Erdbeben auf Lombok Indonesien: Überlebender in Moschee-Trümmern entdeckt

Von dpa

Zwei Bewohner gehen durch die Trümmer ihres Dorfes. Foto: dpa/Tatan SyuflanaZwei Bewohner gehen durch die Trümmer ihres Dorfes. Foto: dpa/Tatan Syuflana

Jakarta. Mindestens 98 Menschen sind bei dem schweren Erdbeben in Indonesien ums Leben gekommen. Doch die Retter geben die Hoffnung auf Überlebende nicht auf – und wurden nun belohnt.

Zwei Tage nach dem schweren Erdbeben auf der indonesischen Urlaubsinsel Lombok haben Rettungskräfte aus den Trümmern einer Moschee einen Überlebenden gerettet. Nun hoffe man, dort weitere Überlebende zu finden, schrieb ein Sprecher der nationalen Katastrophenschutzbehörde am Dienstag auf Twitter. Das Erdbeben der Stärke 6,9 hatte vor allem die Nordküste von Lombok am Sonntagabend (Ortszeit) erschüttert, mindestens 98 Menschen kamen nach Angaben der Katastrophenschutzbehörde ums Leben. Lombok ist eine kleinere Nachbarinsel von Bali.

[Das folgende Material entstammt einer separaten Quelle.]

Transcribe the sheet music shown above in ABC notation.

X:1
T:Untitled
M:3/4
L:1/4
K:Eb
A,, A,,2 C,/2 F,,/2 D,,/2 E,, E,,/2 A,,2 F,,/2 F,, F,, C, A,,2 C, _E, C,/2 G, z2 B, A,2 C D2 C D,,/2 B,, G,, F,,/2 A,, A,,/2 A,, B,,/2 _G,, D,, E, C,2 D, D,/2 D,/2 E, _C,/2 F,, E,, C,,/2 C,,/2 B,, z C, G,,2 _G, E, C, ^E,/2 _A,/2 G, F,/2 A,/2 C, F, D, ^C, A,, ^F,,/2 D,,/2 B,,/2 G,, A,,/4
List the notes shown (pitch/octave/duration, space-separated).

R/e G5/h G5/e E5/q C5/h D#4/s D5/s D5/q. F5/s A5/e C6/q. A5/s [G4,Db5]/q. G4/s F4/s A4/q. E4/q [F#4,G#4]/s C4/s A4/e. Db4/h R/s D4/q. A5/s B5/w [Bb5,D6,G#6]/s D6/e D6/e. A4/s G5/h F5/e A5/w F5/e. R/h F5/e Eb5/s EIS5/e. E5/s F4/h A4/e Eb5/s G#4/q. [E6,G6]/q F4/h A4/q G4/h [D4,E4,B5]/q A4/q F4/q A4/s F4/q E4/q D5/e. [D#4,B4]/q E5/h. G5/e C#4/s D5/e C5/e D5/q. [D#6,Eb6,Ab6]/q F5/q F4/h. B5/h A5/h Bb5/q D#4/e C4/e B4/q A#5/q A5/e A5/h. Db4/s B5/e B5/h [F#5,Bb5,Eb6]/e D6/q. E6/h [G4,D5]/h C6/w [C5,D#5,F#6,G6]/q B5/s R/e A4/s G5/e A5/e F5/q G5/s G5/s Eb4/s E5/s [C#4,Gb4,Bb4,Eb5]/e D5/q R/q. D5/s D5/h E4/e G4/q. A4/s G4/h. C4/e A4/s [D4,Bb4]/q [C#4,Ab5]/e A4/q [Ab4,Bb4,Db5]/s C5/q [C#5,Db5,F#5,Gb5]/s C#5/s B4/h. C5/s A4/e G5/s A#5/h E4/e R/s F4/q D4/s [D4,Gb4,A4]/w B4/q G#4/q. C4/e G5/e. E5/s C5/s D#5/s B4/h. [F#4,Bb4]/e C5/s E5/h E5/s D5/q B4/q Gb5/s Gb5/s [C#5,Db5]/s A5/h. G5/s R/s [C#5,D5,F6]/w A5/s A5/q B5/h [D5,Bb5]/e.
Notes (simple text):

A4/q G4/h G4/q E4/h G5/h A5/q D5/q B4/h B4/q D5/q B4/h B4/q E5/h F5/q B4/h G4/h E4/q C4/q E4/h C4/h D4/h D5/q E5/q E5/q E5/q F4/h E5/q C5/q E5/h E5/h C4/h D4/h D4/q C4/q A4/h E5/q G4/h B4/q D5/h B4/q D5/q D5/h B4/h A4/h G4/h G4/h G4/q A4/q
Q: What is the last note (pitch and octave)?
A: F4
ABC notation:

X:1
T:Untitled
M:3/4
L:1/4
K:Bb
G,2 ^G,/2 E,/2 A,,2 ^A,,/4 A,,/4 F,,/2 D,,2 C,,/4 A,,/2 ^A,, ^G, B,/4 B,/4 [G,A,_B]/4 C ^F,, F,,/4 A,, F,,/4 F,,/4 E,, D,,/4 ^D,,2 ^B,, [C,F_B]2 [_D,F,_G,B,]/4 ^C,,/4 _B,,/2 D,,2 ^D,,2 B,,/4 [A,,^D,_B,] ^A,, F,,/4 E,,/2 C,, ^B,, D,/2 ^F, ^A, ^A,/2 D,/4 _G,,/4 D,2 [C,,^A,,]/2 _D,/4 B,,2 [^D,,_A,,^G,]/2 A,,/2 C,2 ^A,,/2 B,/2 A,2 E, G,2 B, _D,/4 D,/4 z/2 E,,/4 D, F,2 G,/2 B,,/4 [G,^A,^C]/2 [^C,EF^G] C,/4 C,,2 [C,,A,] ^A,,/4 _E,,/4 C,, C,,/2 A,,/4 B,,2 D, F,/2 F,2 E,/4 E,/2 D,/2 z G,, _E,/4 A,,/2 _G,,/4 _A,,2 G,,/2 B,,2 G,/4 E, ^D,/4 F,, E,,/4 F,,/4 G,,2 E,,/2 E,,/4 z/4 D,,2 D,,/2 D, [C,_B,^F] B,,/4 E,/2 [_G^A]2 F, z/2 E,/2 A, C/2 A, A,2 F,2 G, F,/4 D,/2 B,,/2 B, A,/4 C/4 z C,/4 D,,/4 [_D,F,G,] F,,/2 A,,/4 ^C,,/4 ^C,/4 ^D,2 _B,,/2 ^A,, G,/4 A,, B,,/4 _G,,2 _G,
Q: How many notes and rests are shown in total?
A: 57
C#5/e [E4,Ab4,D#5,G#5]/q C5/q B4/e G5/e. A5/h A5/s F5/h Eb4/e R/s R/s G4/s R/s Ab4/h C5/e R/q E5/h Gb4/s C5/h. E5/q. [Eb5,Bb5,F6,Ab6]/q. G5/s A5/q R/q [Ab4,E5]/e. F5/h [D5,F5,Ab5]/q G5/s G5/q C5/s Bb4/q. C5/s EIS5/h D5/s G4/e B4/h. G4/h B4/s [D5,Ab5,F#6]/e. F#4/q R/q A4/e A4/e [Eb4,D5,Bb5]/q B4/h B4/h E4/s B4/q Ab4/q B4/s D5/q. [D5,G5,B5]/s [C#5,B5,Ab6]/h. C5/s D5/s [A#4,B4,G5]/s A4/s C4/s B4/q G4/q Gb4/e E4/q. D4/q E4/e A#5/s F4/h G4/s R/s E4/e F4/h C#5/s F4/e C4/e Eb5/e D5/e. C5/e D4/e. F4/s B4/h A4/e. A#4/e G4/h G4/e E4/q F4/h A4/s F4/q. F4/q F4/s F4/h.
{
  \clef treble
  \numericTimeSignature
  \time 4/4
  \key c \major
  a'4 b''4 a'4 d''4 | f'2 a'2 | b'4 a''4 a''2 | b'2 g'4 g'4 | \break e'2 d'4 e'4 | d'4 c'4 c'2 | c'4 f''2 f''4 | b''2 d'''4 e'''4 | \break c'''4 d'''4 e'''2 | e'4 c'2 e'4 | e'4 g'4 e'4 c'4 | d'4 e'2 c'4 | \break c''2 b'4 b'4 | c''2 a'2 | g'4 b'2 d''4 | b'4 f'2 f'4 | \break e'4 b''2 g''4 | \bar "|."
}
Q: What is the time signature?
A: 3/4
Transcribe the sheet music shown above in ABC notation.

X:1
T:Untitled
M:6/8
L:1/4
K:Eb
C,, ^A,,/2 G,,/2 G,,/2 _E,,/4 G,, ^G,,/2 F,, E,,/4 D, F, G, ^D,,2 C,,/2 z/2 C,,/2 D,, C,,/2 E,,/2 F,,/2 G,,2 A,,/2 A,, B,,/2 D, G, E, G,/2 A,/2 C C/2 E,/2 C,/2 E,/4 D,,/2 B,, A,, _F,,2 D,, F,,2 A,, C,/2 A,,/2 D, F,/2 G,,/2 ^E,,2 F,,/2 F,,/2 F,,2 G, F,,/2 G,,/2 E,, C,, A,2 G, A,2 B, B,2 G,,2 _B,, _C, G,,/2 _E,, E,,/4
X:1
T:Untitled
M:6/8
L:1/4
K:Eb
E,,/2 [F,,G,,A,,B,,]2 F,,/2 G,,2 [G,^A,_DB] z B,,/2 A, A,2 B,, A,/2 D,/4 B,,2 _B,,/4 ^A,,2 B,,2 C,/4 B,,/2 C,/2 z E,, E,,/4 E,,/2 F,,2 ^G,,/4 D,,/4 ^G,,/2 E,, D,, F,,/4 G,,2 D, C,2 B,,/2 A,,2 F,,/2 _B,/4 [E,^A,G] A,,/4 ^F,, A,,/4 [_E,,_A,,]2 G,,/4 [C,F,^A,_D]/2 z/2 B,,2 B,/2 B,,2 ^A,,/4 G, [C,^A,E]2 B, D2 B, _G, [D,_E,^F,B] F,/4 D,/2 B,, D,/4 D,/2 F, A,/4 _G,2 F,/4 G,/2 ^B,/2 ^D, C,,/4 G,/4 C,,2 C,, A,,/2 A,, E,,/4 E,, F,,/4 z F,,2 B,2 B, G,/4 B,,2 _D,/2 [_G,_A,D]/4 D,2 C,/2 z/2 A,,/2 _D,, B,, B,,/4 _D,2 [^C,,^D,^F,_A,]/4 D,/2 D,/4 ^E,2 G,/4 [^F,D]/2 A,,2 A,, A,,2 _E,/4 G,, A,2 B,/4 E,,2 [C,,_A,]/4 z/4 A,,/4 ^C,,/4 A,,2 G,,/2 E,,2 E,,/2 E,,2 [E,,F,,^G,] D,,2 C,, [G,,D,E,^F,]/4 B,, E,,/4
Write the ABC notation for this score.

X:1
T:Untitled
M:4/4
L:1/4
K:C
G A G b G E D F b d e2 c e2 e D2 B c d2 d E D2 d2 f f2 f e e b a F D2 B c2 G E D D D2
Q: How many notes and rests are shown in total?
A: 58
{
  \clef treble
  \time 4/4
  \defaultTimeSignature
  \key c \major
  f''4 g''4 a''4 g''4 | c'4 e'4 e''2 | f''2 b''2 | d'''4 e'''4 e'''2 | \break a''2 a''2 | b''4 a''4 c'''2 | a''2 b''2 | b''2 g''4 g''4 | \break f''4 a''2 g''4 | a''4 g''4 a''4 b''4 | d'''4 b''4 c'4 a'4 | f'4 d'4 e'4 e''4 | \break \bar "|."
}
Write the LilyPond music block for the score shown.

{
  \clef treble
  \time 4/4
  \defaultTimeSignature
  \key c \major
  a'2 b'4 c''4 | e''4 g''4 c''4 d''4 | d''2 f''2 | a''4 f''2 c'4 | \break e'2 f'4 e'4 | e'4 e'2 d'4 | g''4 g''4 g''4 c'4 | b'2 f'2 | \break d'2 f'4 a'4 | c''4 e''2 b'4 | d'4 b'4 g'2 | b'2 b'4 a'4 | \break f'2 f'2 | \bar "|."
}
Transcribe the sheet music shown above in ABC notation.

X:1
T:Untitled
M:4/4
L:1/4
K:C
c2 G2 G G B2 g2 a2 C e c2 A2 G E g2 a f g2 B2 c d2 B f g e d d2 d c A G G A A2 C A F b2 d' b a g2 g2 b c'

Weitere 236 Menschen wurden den Angaben zufolge verletzt, mehr als 20.000 Einwohner mussten ihre teilweise oder ganz zerstörten Häuser verlassen. Das Erdbeben ereignete sich genau eine Woche, nachdem Lombok bereits von Erdstößen der Starke 6,4 erschüttert worden war. Dabei waren 20 Menschen ums Leben gekommen.

Unterschiedliche Angaben zur Opferzahl

"Zum Glück konnte jemand aus der eingestürzten Moschee gerettet werden", schrieb der Sprecher der Katastrophenschutzbehörde, Sutopo Nugroho, auf Twitter. Allerdings rechne seine Behörde mit einer steigenden Zahl der Toten, denn Rettungskräfte erreichten immer mehr betroffene Gegenden. Ein Sprecher der zuständigen Provinzbehörde hatte bereits am Montag im TV-Sender Metro TV von mindestens 142 Toten gesprochen.

Indonesien liegt auf dem Pazifischen Feuerring, der geologisch aktivsten Zone der Erde. Immer wieder bebt dort die Erde, oder es kommt zu Vulkanausbrüchen.